Le dialogue est saisissant :
“APDM : Quel échec…
OD : J’crois pas
APDM : Ah non ?
OD : Non je ne crois pas, parce ce serait un échec s’il n’y avait pas de texte. Or, il y a un texte qui a été examiné et adopté par le Sénat, examiné et adopté par la Commission mixte paritaire (…) Effectivement, il n’y a pas eu de majorité à l’Assemblée Nationale (…). Mais ça n’est pas un échec, puisqu’il y a un texte et ce texte sera, si la motion de censure est rejetée, mis en oeuvre.
APDM : Donc vous estimez honnêtement, ce matin, que ce n’est pas un échec de ne pas avoir réussi à ce qu’il y ait un vote. Mais il n’y a pas eu de tentation de vote. Il n’y a même pas eu de vote du tout. C’est la première fois, d’ailleurs, qu’un texte passerait sous la Cinquième République sans jamais avoir été soumis à quelque vote que ce soit à l’Assemblée Nationale. »
La veille, une Assemblée nationale debout entonne La Marseillaise face à une Elisabeth Borne inaudible. La Première ministre sort de la séance en larmes.
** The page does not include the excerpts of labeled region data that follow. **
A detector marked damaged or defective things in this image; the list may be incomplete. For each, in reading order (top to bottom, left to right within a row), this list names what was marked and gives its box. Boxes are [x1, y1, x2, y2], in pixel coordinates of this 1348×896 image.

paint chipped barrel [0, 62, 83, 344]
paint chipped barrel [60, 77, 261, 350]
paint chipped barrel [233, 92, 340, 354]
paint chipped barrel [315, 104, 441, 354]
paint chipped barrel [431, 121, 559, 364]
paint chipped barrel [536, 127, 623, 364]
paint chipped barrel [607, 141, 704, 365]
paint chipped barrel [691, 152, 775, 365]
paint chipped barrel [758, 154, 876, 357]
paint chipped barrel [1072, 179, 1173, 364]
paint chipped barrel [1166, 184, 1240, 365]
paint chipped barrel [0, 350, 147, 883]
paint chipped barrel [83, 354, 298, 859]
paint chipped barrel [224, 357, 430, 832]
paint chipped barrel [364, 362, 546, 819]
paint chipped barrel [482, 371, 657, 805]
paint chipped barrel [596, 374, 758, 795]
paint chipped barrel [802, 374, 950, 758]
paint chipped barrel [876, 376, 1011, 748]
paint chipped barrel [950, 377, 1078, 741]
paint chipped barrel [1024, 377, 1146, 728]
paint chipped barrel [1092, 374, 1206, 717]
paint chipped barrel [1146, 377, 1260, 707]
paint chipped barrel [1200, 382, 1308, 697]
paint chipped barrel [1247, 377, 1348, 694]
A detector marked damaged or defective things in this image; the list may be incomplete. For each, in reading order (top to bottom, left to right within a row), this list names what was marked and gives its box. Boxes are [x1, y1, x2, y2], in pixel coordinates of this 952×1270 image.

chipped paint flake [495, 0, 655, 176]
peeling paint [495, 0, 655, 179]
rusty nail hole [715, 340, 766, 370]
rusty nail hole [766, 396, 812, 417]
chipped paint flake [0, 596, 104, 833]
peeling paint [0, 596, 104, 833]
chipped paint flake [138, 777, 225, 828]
Le soir même, des émeutes enflamment Paris. Tandis qu’Emmanuel Macron garde le silence. Dans les jours qui suivent, le gouvernement échappe à la censure… à 9 voix près.
J’ai demandé à MidJourney d’illustrer ces événements journées dans le style du dessinateur américain Will Eisner, l’inventeur du “roman graphique” dans les années 1930.
L’interview d’Emmanuel Macron au 13h de TF1 et France 2, devant 10 millions de téléspectateurs, n’a pas permis de sortir de la crise. Elle a, même, amplifié la mobilisation.
Mais ce que les observateurs n’ont, en général, pas compris, c’est que cette interview n’était pas faite pour “apaiser” la situation.
Le but du président était, d’abord et avant tout, de renouer avec sa base électorale, qui est composée de retraités plutôt aisés et conservateurs. Ce qui explique le choix du JT de 13h de TF1. Comme le notait l’enquête IPSOS sur “La sociologie de l’électorat” en 2022: “La majorité présidentielle doit en bonne partie son score à la mobilisation de l'électorat senior, qui a le plus souvent voté pour elle : Ensemble est arrivée en tête chez les électeurs de 60-69 ans (28%), les plus de 70 ans (38%) et les retraités (35%), mais est restée sous les 20% des suffrages dans les tranches d'âge inférieures à 60 ans.”
La tactique suivie est d’apparaître comme un rempart contre la “chienlit”, en incarnant une figure autoritaire, à défaut d’être complètement rassurante. Les éléments de langage sur les “factions et les factieux”, la comparaison de ses opposants avec les émeutiers du Capitole ou l’affirmation que son agenda se fera “à marche forcée” vont dans ce sens.
En exaltant la valeur travail et en garantissant qu’il ne touchera pas au niveau actuel des retraites, le Président veut aussi reconquérir les LR, pour regagner une majorité au parlement. Derrière les roulements de mécanique du Président, la réalité est plus crue. Pour la majorité des observateurs, et j’ai moi-même fait cette analyse dans une interview au Time, le quinquennat d’Emmanuel Macron est terminé sur le plan politique. Le Roi est nu.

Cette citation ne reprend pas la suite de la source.